Des antibiotiques dopés aux huiles essentielles

Un chercheur marocain a trouvé un moyen de "camoufler" les antibiotiques en leur ajoutant des molécules d’huiles essentielles. Le but : éviter que la bactérie reconnaisse le traitement et développe un mécanisme de résistance.

La rédaction d'Allo Docteurs
La rédaction d'Allo Docteurs
Rédigé le
La résistance aux antiobiotiques est l'une "des plus graves menaces pesant sur la santé mondiale" selon l'OMS.
La résistance aux antiobiotiques est l'une "des plus graves menaces pesant sur la santé mondiale" selon l'OMS.

Après 30 ans de recherche, le Marocain Adnane Remmal, qui a reçu en juin le "prix du public" de l'Office européen des brevets, espère contribuer à la lutte contre le fléau mondial des germes résistants. "A force de mal utiliser les antibiotiques, la résistance (des bactéries) se développe", explique celui qui dirige le laboratoire de biotechnologie de l'Université Sidi Mohamed Ben Abdallah de Fès, au centre du Maroc.

Pour l'Organisation mondiale de la santé (OMS), la résistance aux antibiotiques constitue une "des plus graves menaces pesant sur la santé mondiale". Pour la contourner, Adnane Remmal a imaginé une solution inspirée par la tradition marocaine d'utilisation médicinale des plantes.

Nouveau complexe moléculaire

Origan, thym, romarin: les plantes qui contiennent les composants les plus efficaces contre les microbes sont très répandues au Maroc, grâce au climat méditerranéen. Le chercheur a ajouté aux antibiotiques des "molécules naturelles provenant d'huiles essentielles", créant un nouveau complexe moléculaire. 

C'est "comme si on camouflait l'antibiotique" avec les molécules d'huiles essentielles, détaille ce biologiste de 55 ans. La bactérie peine à le reconnaître et donc à développer un mécanisme résistant. "Elle redevient sensible à cet antibiotique boosté". Et "grâce à ce nouveau médicament, on peut traiter un patient qui a un germe résistant", explique-t-il.

Sa découverte a été brevetée en 2014 par l'Office européen des brevets. Les essais cliniques ont débuté en 2016 et des tests complémentaires sont en cours. Le biologiste, qui a signé un contrat avec un laboratoire pharmaceutique marocain, espère obtenir fin 2017 l'autorisation de mise sur le marché dans le royaume. 

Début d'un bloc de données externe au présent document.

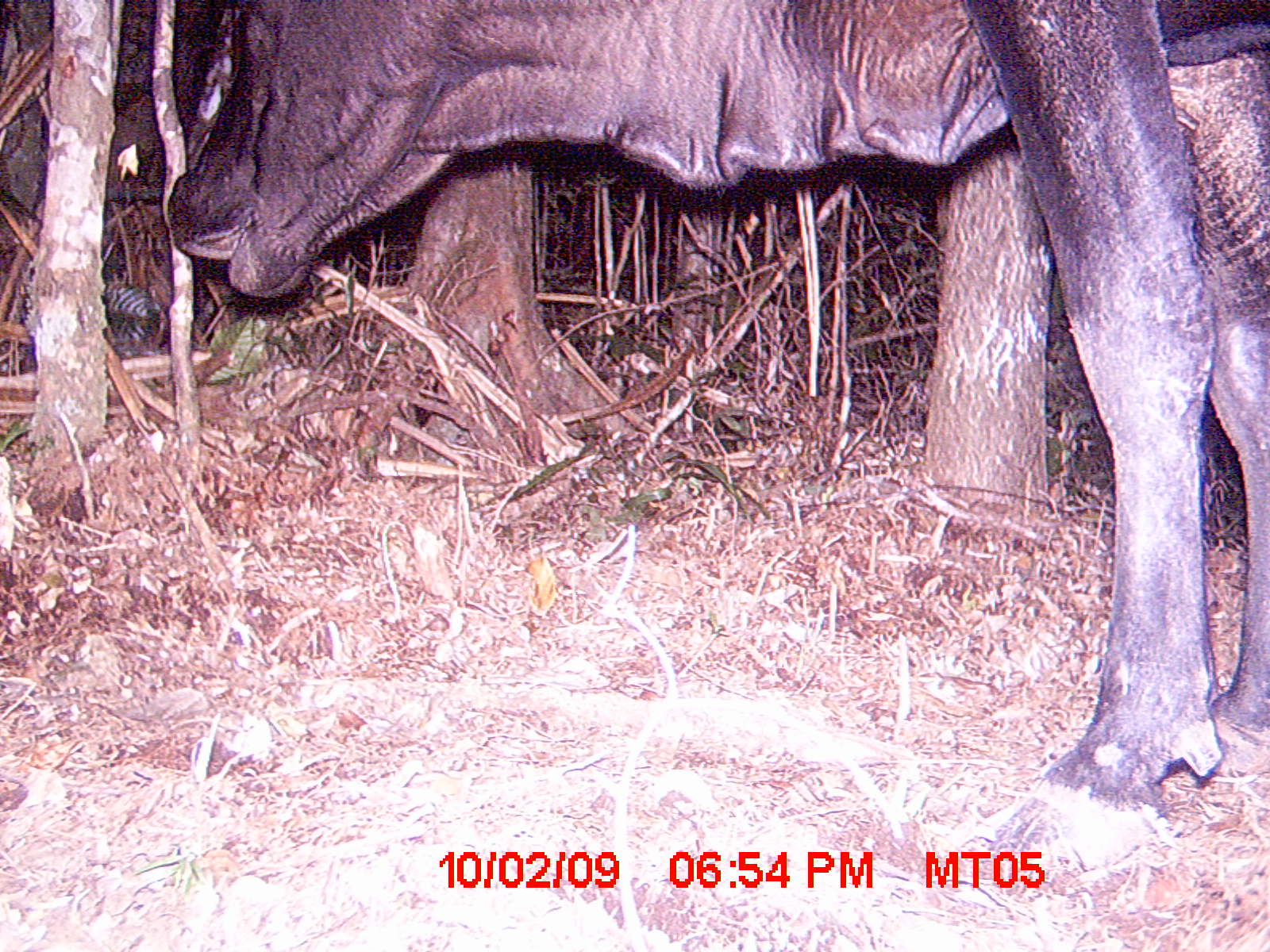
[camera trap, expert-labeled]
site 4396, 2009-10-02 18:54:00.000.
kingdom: Animalia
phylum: Chordata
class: Mammalia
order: Artiodactyla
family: Bovidae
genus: Bos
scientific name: Bos taurus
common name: domestic cattle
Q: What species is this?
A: Bos taurus (domestic cattle).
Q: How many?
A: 1.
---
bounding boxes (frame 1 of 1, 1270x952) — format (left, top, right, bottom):
bos taurus: (161, 0, 1270, 805)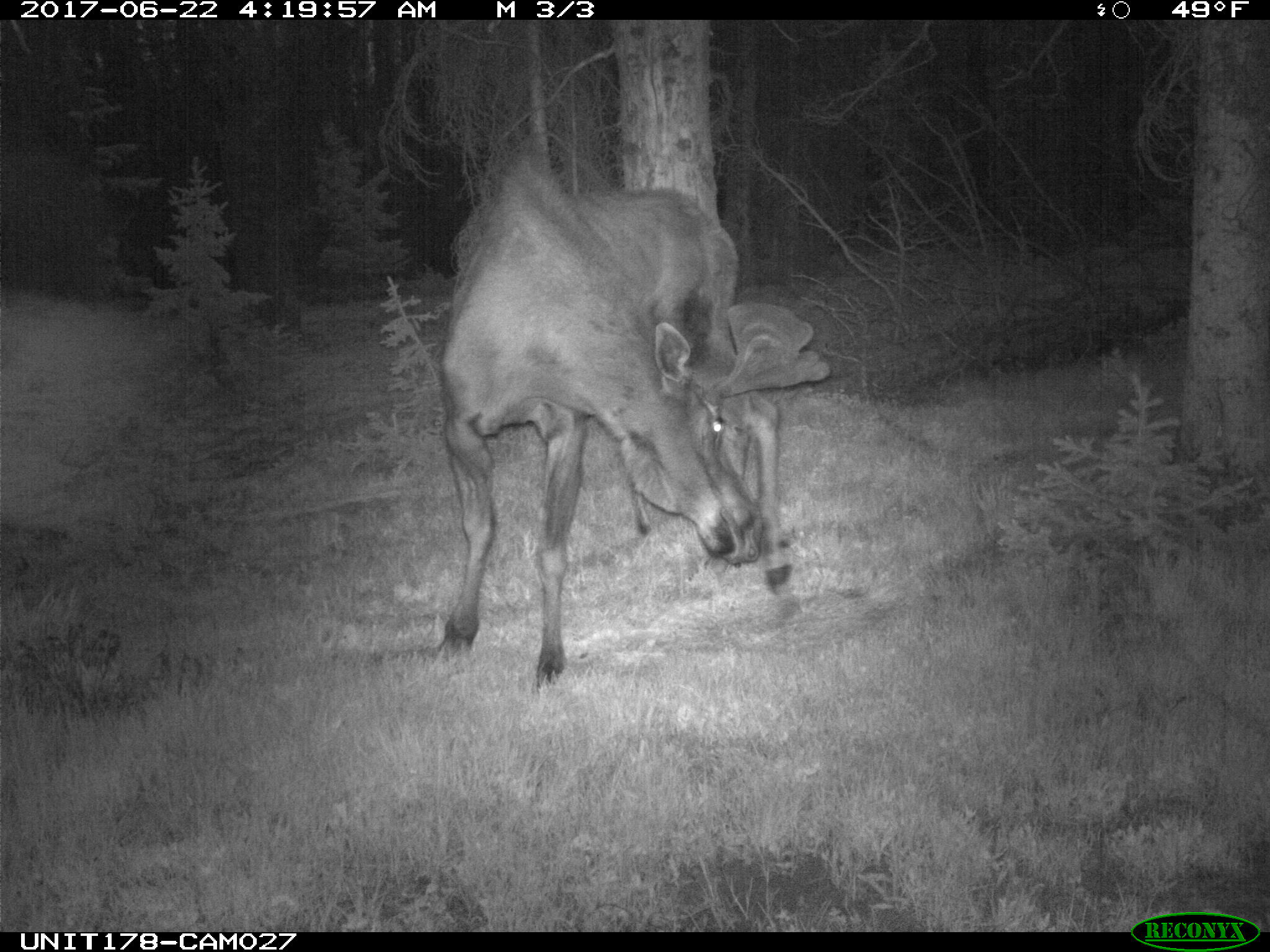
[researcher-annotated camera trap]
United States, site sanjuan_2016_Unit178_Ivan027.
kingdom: Animalia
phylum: Chordata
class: Mammalia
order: Artiodactyla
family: Cervidae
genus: Alces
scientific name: Alces alces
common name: moose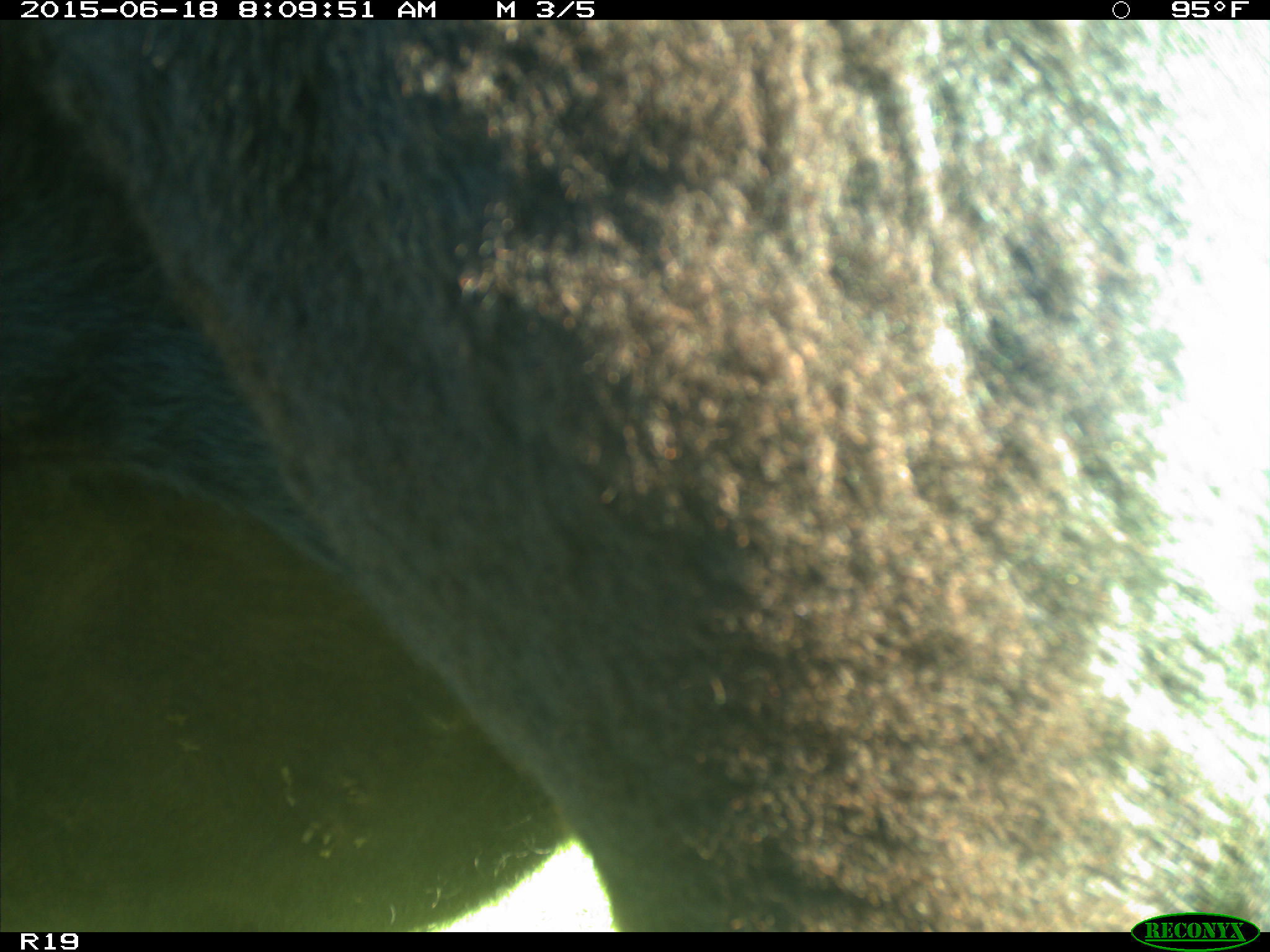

Remplacer les antibiotiques dans l’élevage intensif

Grâce aux travaux effectués dans son laboratoire, Adnane Remmal a également remporté en 2015 un prix de la Fondation africaine pour l'innovation, après avoir mis au point des suppléments alimentaires pour bétail à base d'huiles essentielles. Objectif : réduire le recours aux antibiotiques dans l'élevage intensif.

"L'origine de la résistance des bactéries vient principalement des animaux", décrypte le chercheur. "Les éleveurs ont découvert que s'ils donnaient des antibiotiques au bétail, les animaux grossissaient plus vite." "Mais les bactéries résistantes sont transmises à l'homme par l'alimentation : donc si je voulais combattre la résistance chez l'homme, je devais trouver une alternative à ces antibiotiques" pour l'animal, poursuit le chercheur.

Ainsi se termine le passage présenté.